Tandis que l’hémisphère nord a subi cette année une vague de chaleur extrême, conduisant au mois de juillet le plus chaud jamais enregistré, de la pluie a été observée le 14 août sur le point culminant de la calotte glaciaire du Groenland. C’est la première fois que des précipitations sont enregistrées à cet endroit, qui atteint tout de même 3216 mètres d’altitude. Pour les spécialistes, c’est là un nouveau signe du changement climatique en cours.
Il a plu par intermittence pendant 13 heures. Parallèlement, les températures de l’air sont restées au-dessus de zéro pendant environ neuf heures, entraînant une fonte de glace de surface massive et généralisée. C’est la troisième fois en moins d’une décennie que la station Summit de la National Science Foundation a enregistré des températures positives. L’étendue de la fonte a culminé à 872 000 km² le 14 août ; la quantité de glace perdue en une journée était sept fois supérieure à la moyenne quotidienne pour cette période de l’année.

----

EXERCICE COURT A: Transformez en liste numérotée les lignes de données allant de celle qui contient "Is the level" jusqu'à la dernière ligne de données, bornes comprises. Omettez les lignes vides et les images.
Les lignes de données n'ont aucun lien avec le texte sur la pluie au Groenland.

----

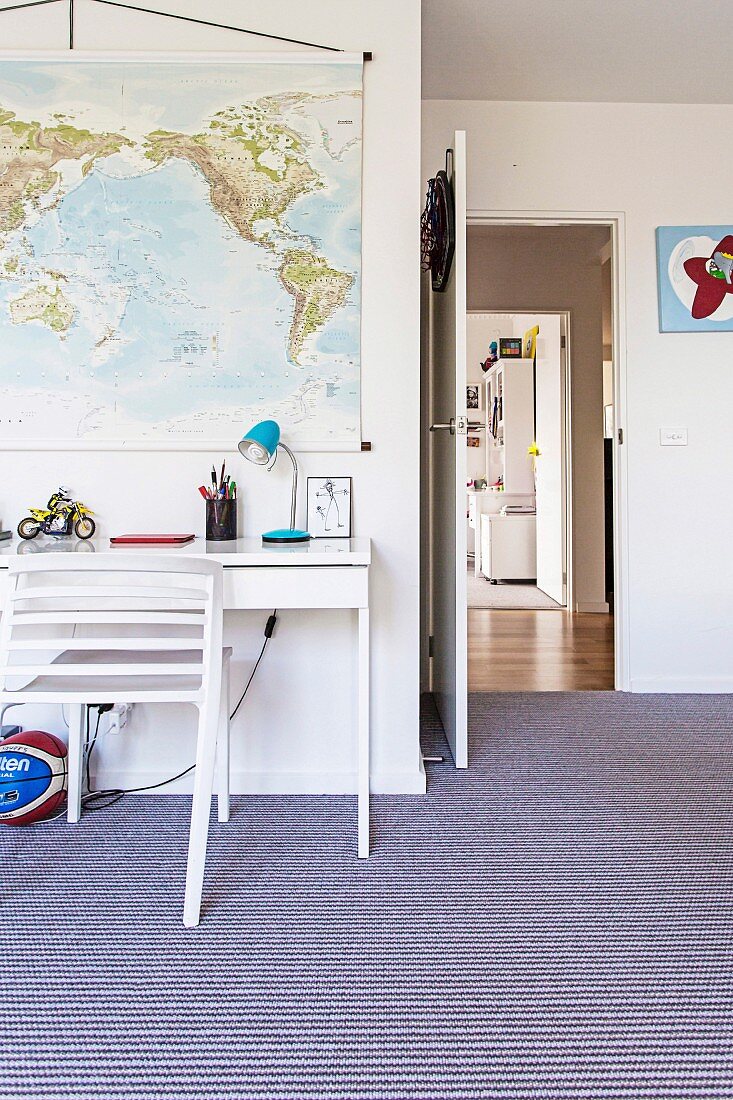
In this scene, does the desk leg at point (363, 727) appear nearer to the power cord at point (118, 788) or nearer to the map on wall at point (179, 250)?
the power cord at point (118, 788)

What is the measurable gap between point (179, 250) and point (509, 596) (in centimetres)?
471

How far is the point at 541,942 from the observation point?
1521 mm

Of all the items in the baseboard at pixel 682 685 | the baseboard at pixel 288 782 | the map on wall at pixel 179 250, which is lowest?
the baseboard at pixel 288 782

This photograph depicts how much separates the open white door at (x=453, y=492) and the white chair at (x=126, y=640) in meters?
1.02

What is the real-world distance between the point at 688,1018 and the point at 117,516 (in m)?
1.93

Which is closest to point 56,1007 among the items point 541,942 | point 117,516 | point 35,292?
point 541,942

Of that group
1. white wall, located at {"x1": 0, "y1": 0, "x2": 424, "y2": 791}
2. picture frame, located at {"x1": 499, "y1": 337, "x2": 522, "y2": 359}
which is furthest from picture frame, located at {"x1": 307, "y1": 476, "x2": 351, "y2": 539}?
picture frame, located at {"x1": 499, "y1": 337, "x2": 522, "y2": 359}

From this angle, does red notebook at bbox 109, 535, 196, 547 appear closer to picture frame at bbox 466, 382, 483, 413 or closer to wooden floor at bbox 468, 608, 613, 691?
wooden floor at bbox 468, 608, 613, 691

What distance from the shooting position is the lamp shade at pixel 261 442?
206 cm

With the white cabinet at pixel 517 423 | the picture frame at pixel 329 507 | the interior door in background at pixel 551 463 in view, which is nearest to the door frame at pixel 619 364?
the picture frame at pixel 329 507

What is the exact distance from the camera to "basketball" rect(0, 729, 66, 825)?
2004 millimetres

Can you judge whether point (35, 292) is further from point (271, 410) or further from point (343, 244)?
point (343, 244)

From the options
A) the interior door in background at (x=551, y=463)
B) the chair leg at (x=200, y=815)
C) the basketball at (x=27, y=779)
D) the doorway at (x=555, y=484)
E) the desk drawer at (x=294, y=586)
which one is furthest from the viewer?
the interior door in background at (x=551, y=463)

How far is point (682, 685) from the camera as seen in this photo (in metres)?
3.47
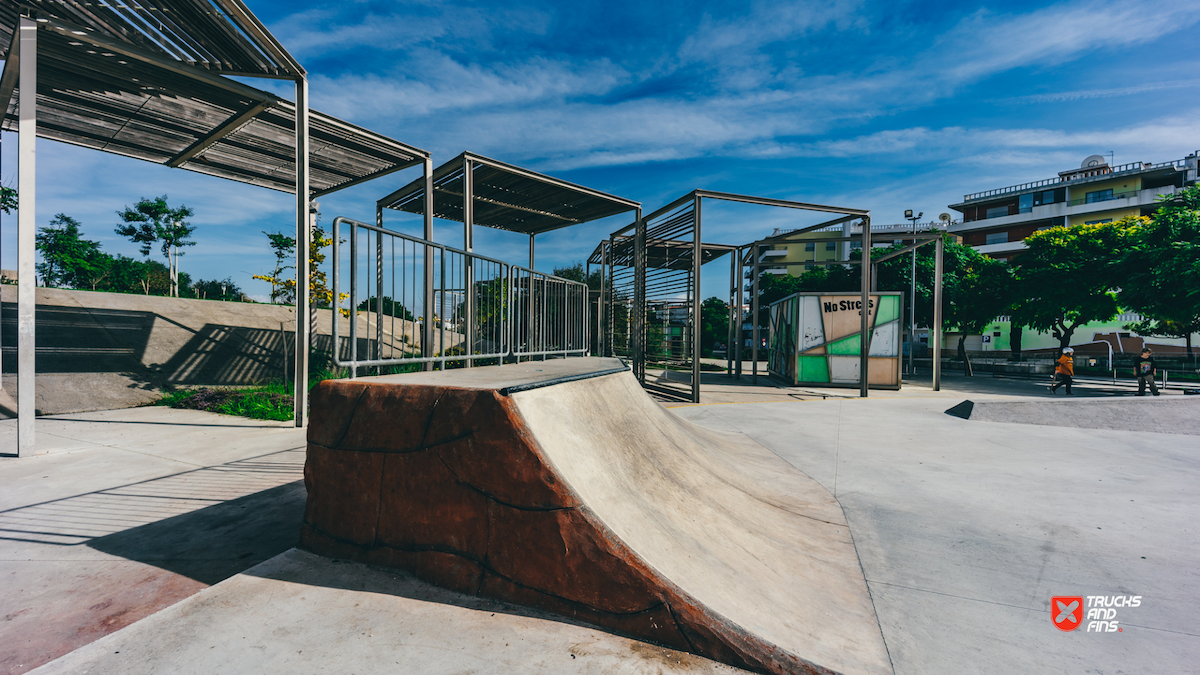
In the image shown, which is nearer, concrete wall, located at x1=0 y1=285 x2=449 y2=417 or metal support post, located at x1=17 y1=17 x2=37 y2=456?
metal support post, located at x1=17 y1=17 x2=37 y2=456

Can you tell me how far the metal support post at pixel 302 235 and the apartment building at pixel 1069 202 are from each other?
6406 cm

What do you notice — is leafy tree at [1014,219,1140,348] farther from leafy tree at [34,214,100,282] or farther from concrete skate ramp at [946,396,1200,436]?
leafy tree at [34,214,100,282]

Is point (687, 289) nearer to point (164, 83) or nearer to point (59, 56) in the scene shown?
point (164, 83)

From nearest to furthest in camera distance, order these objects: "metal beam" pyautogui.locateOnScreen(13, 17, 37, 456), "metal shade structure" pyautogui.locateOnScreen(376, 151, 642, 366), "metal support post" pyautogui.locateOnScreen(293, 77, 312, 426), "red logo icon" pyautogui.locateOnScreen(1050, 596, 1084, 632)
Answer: "red logo icon" pyautogui.locateOnScreen(1050, 596, 1084, 632) → "metal beam" pyautogui.locateOnScreen(13, 17, 37, 456) → "metal support post" pyautogui.locateOnScreen(293, 77, 312, 426) → "metal shade structure" pyautogui.locateOnScreen(376, 151, 642, 366)

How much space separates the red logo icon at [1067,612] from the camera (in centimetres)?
211

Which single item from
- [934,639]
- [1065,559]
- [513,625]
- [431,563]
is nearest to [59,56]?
[431,563]

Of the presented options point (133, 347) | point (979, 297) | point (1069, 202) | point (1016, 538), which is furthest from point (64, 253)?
point (1069, 202)

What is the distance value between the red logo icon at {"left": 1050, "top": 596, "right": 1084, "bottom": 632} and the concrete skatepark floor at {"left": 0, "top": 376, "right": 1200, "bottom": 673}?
0.06 m

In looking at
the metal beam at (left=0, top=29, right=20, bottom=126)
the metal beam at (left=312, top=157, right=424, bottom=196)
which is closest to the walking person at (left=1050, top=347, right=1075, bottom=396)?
the metal beam at (left=312, top=157, right=424, bottom=196)

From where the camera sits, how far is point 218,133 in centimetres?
787

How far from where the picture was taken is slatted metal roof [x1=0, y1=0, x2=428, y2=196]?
5344 mm

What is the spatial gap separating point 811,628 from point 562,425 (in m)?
1.47

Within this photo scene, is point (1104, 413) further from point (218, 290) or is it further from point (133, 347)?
point (218, 290)

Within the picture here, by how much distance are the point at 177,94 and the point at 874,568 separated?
10082mm
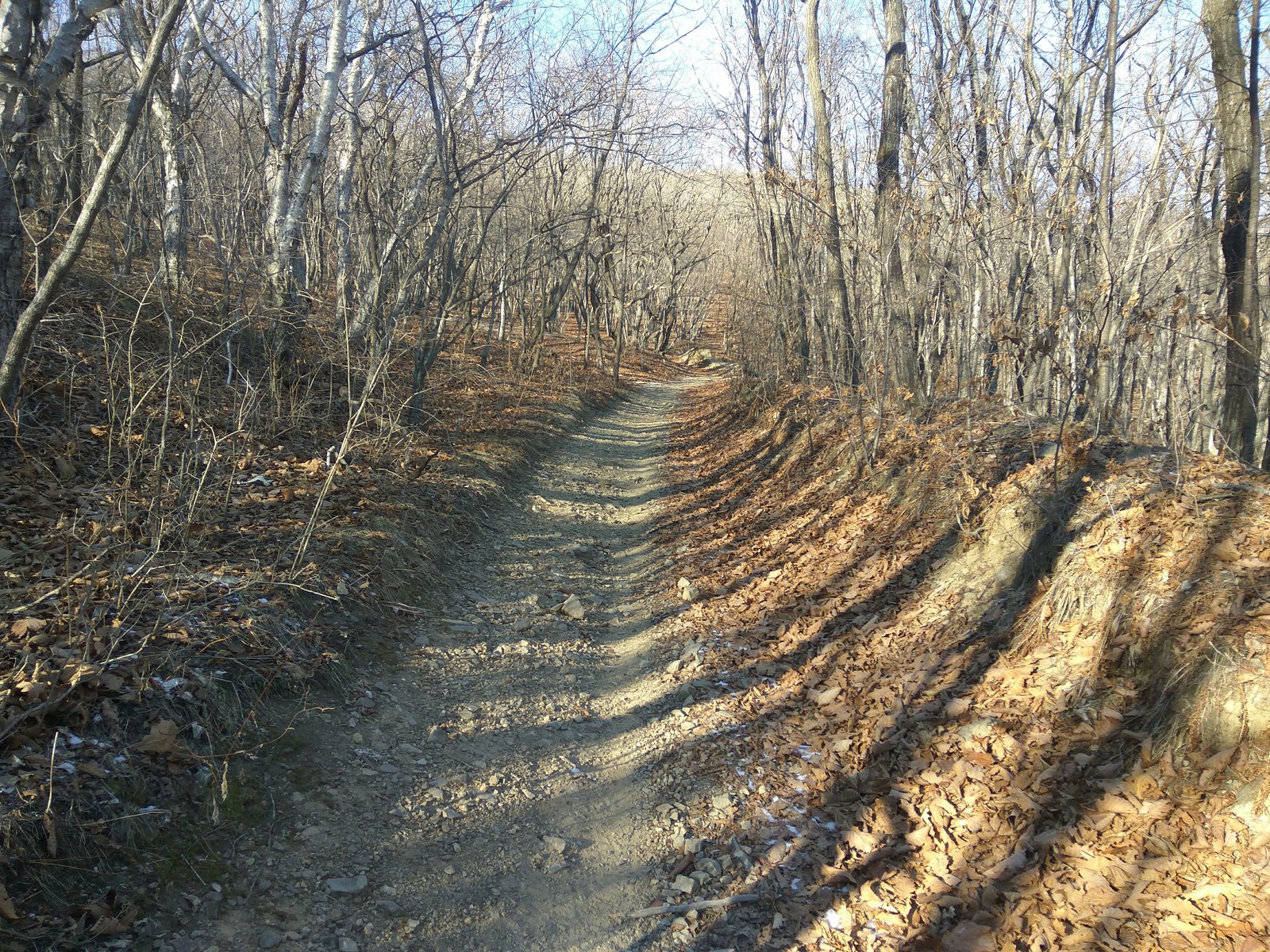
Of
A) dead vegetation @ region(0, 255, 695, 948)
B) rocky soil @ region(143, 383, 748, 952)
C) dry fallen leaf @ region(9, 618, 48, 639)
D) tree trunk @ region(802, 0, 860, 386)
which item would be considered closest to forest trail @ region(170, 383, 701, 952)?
rocky soil @ region(143, 383, 748, 952)

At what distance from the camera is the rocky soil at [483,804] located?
310 cm

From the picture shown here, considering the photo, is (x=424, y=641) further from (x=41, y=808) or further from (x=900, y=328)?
(x=900, y=328)

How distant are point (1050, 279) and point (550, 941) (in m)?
9.13

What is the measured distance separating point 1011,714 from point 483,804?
3.00 m

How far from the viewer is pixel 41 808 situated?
→ 283 cm

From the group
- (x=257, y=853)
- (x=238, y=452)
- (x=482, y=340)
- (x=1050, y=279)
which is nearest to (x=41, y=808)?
(x=257, y=853)

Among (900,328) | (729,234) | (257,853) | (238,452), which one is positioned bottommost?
(257,853)

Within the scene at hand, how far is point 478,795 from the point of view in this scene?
395 cm

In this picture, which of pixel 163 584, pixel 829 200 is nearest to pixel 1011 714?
pixel 163 584

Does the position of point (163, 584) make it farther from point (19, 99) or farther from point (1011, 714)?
point (1011, 714)

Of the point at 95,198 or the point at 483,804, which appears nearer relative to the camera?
the point at 483,804

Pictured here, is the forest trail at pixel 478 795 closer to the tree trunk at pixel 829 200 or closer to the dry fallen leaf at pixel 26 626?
the dry fallen leaf at pixel 26 626

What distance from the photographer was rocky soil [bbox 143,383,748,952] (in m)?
3.10

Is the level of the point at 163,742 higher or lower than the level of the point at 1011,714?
higher
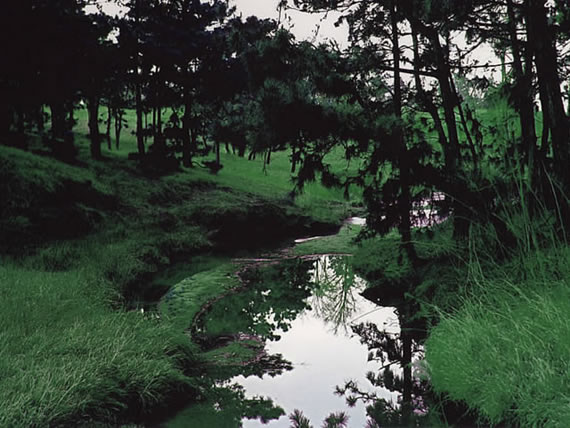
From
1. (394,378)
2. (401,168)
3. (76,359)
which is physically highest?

----

EXERCICE COURT B: Reproduisez à l'identique le passage du texte sur la pluie au Groenland qui commence par "Il a plu par" et se termine par "période de l’année.".

RÉPONSE DÉTAILLÉE A:
1. Is the level of the point at 163,742 higher or lower than the level of the point at 1011,714?
2. higher
3. From
4. 1. (394,378)
5. 2. (401,168)
6. 3. (76,359)
7. which is physically highest?

RÉPONSE DÉTAILLÉE B:
Il a plu par intermittence pendant 13 heures. Parallèlement, les températures de l’air sont restées au-dessus de zéro pendant environ neuf heures, entraînant une fonte de glace de surface massive et généralisée. C’est la troisième fois en moins d’une décennie que la station Summit de la National Science Foundation a enregistré des températures positives. L’étendue de la fonte a culminé à 872 000 km² le 14 août ; la quantité de glace perdue en une journée était sept fois supérieure à la moyenne quotidienne pour cette période de l’année.